*** Opening DATASET ENTRIES ***

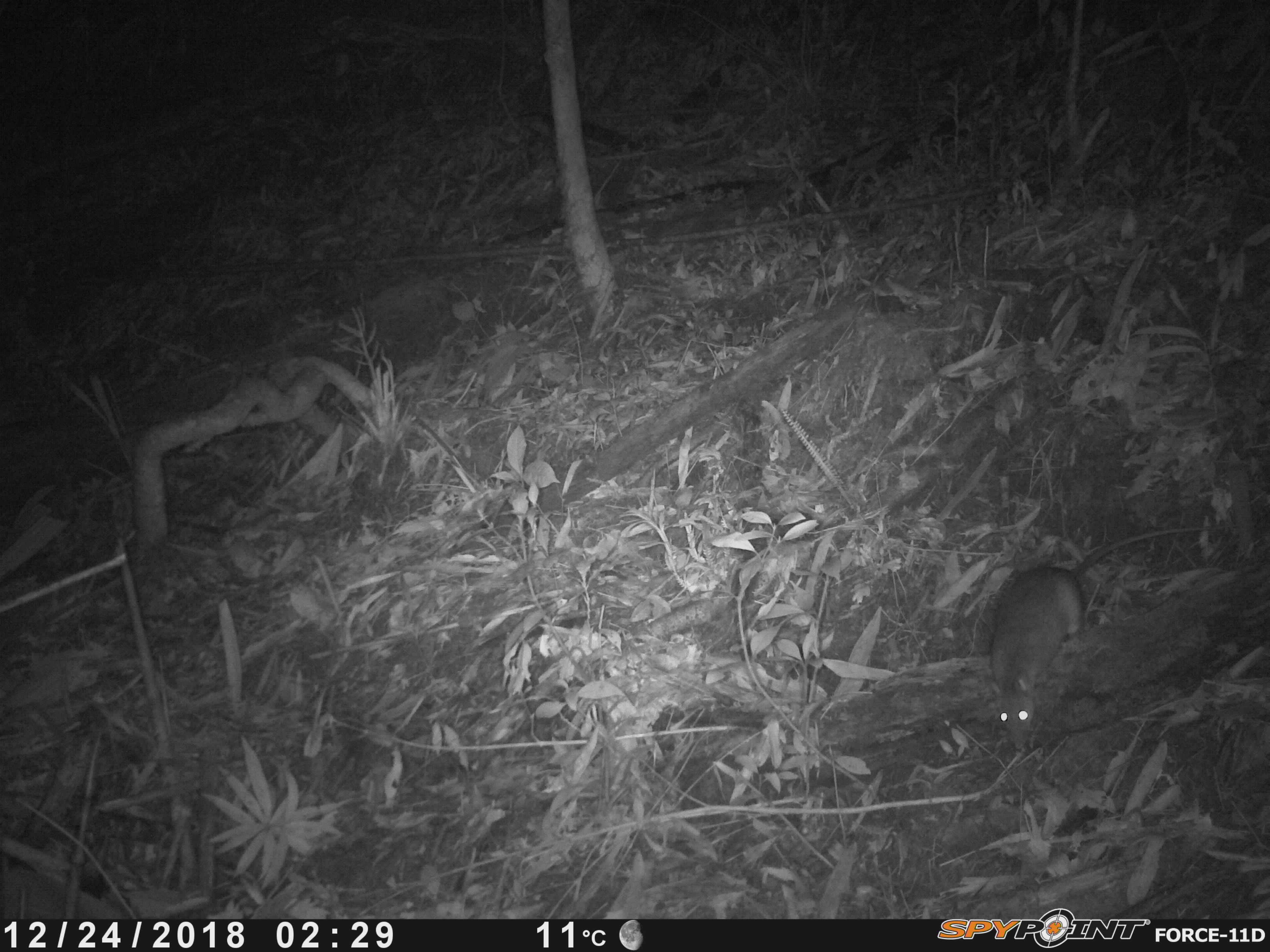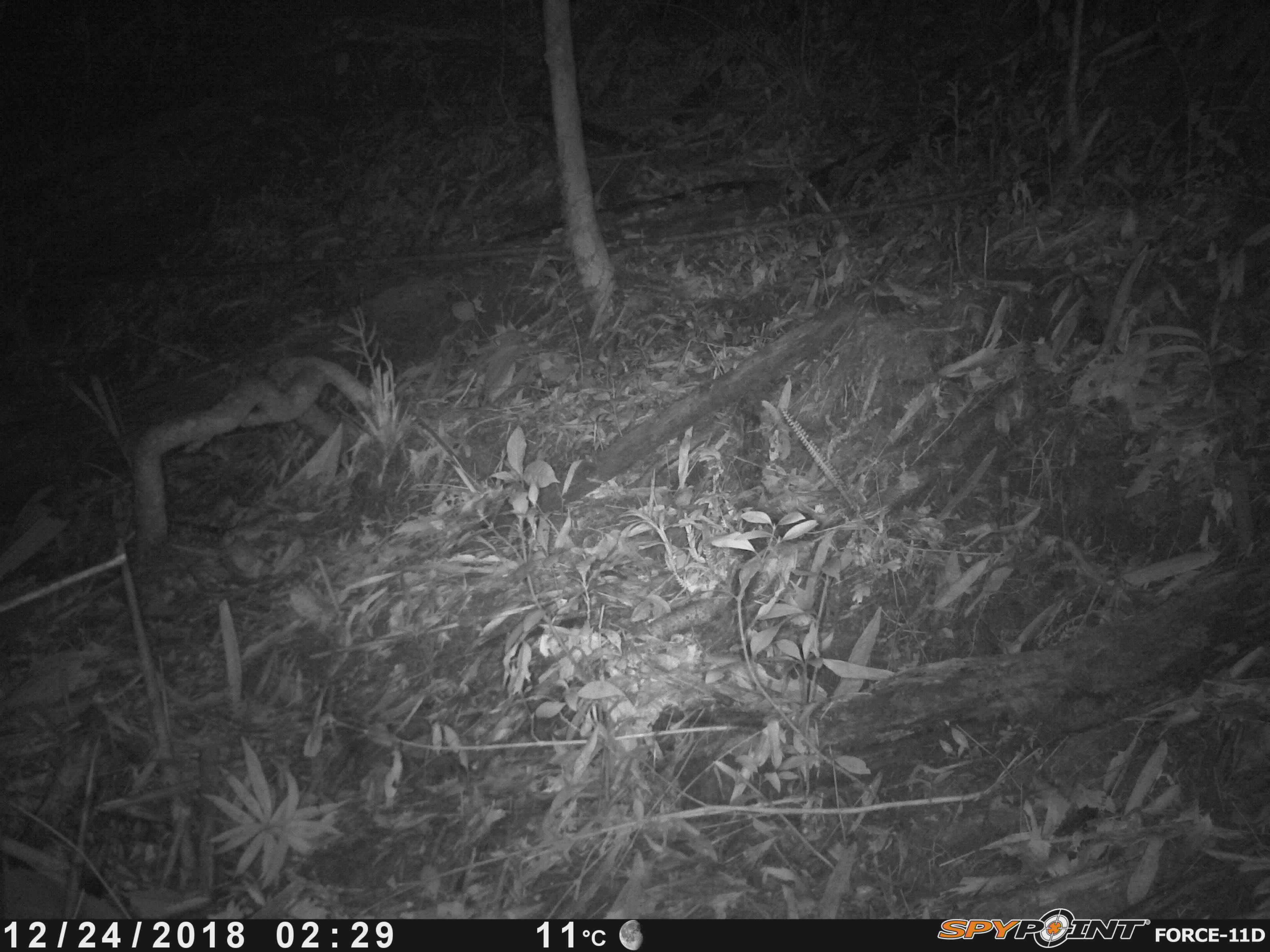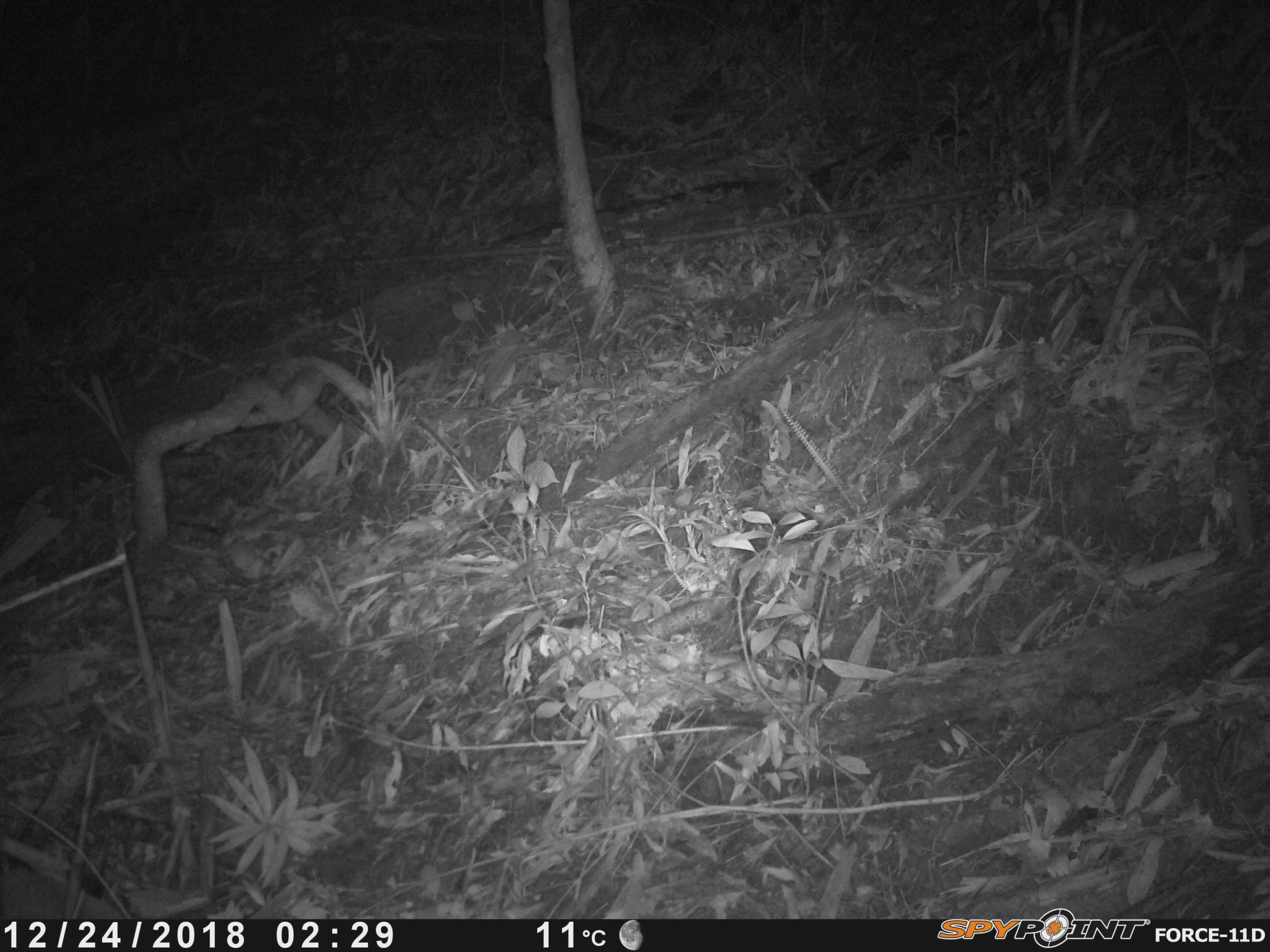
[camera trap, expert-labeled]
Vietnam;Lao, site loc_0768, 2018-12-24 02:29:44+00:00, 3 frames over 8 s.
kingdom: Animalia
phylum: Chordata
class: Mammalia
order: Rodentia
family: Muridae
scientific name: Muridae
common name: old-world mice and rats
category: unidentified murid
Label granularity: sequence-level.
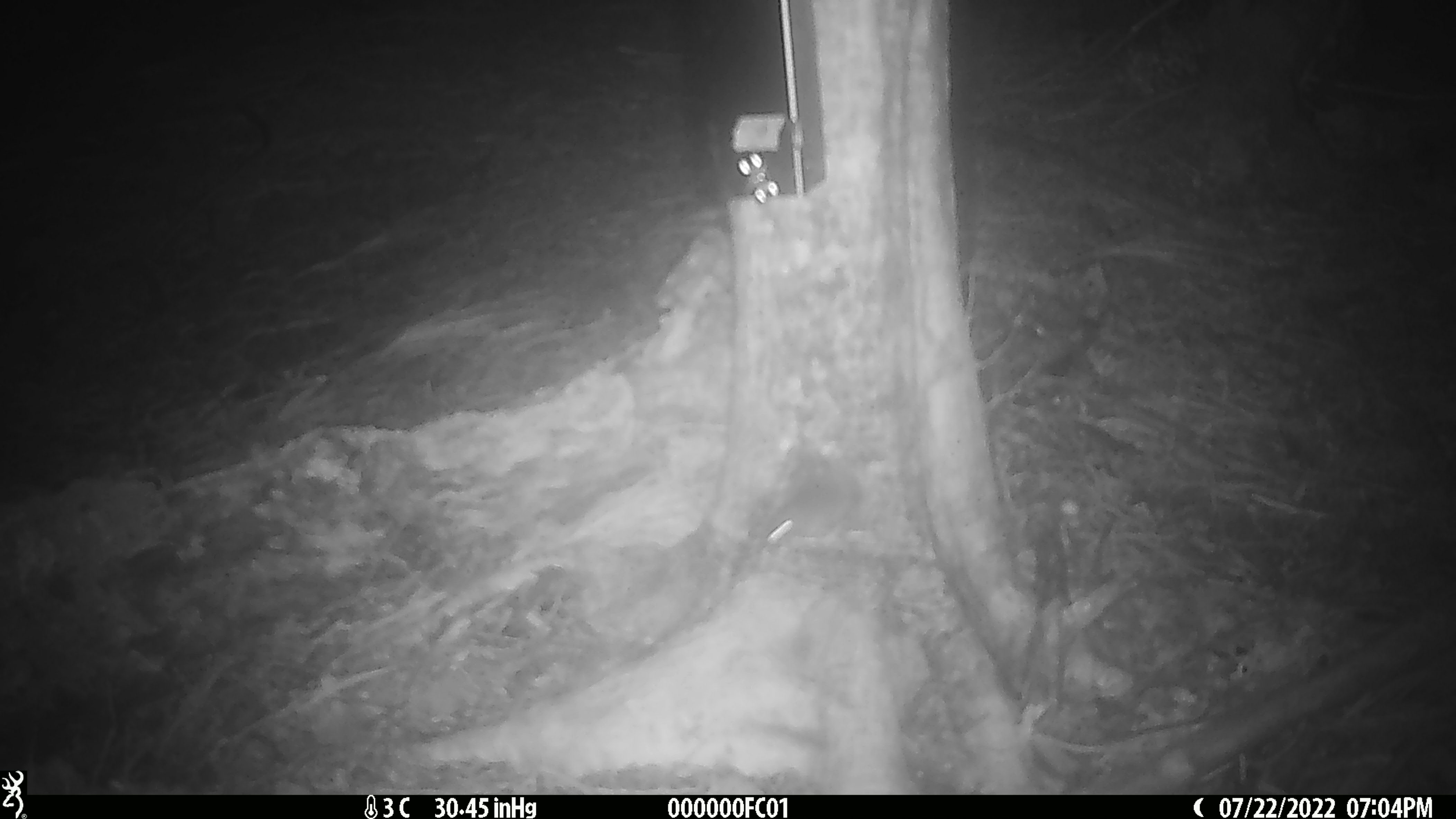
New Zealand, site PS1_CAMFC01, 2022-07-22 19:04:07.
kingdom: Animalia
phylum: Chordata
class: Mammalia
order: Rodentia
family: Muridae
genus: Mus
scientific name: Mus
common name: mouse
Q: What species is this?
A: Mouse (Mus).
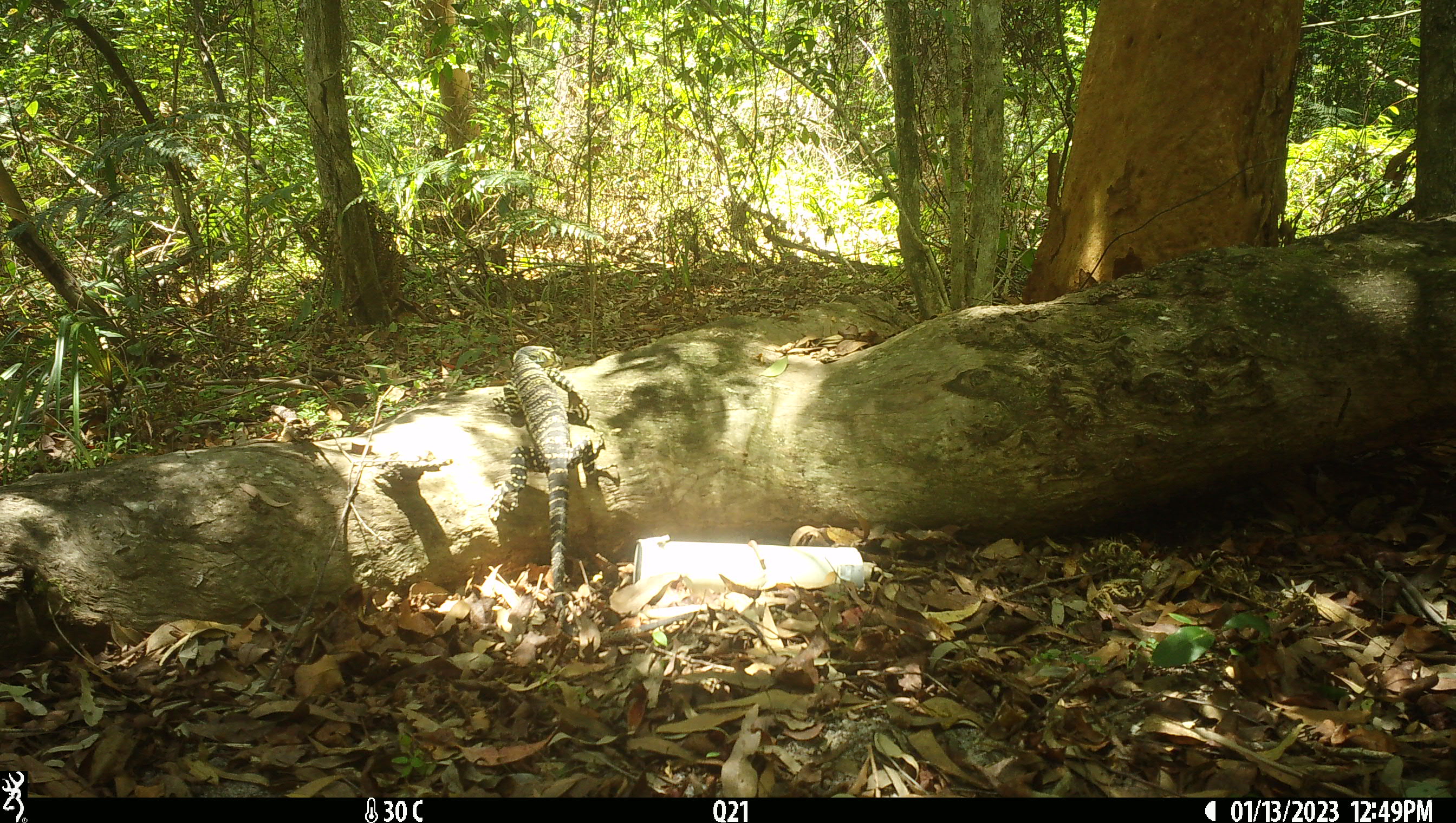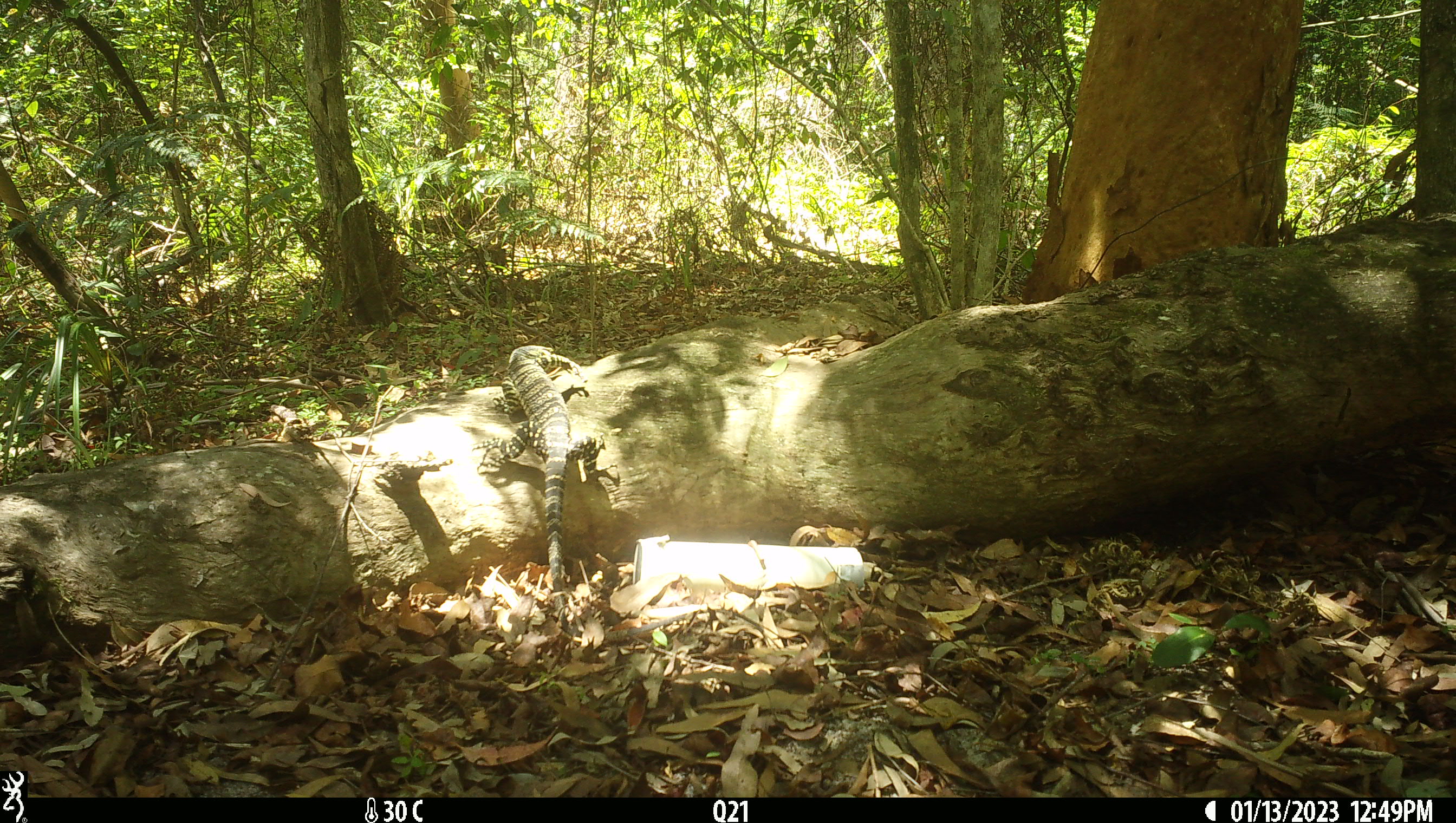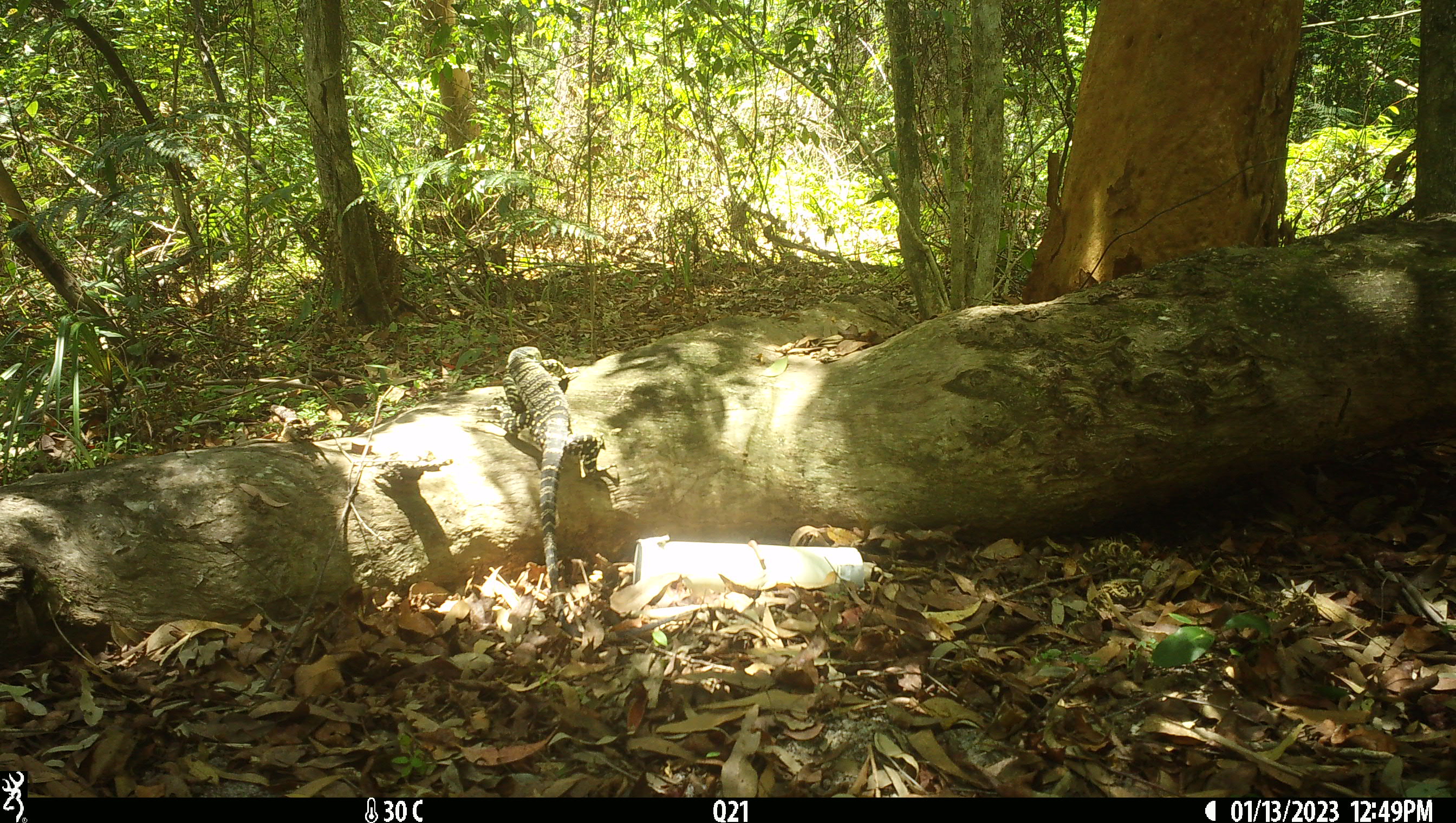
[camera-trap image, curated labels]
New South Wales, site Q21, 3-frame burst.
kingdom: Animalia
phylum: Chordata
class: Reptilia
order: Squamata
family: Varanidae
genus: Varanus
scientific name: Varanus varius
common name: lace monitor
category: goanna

*** Closing DATASET ENTRIES ***

_WORK REQUEST_: All lines from the one containing "New Zealand, site" to the last line of the data above, both included, should be printed exactly, and the pictures should not appear.

_SOLVED EXERCISE_:
New Zealand, site PS1_CAMFC01, 2022-07-22 19:04:07.
kingdom: Animalia
phylum: Chordata
class: Mammalia
order: Rodentia
family: Muridae
genus: Mus
scientific name: Mus
common name: mouse
Q: What species is this?
A: Mouse (Mus).
[camera-trap image, curated labels]
New South Wales, site Q21, 3-frame burst.
kingdom: Animalia
phylum: Chordata
class: Reptilia
order: Squamata
family: Varanidae
genus: Varanus
scientific name: Varanus varius
common name: lace monitor
category: goanna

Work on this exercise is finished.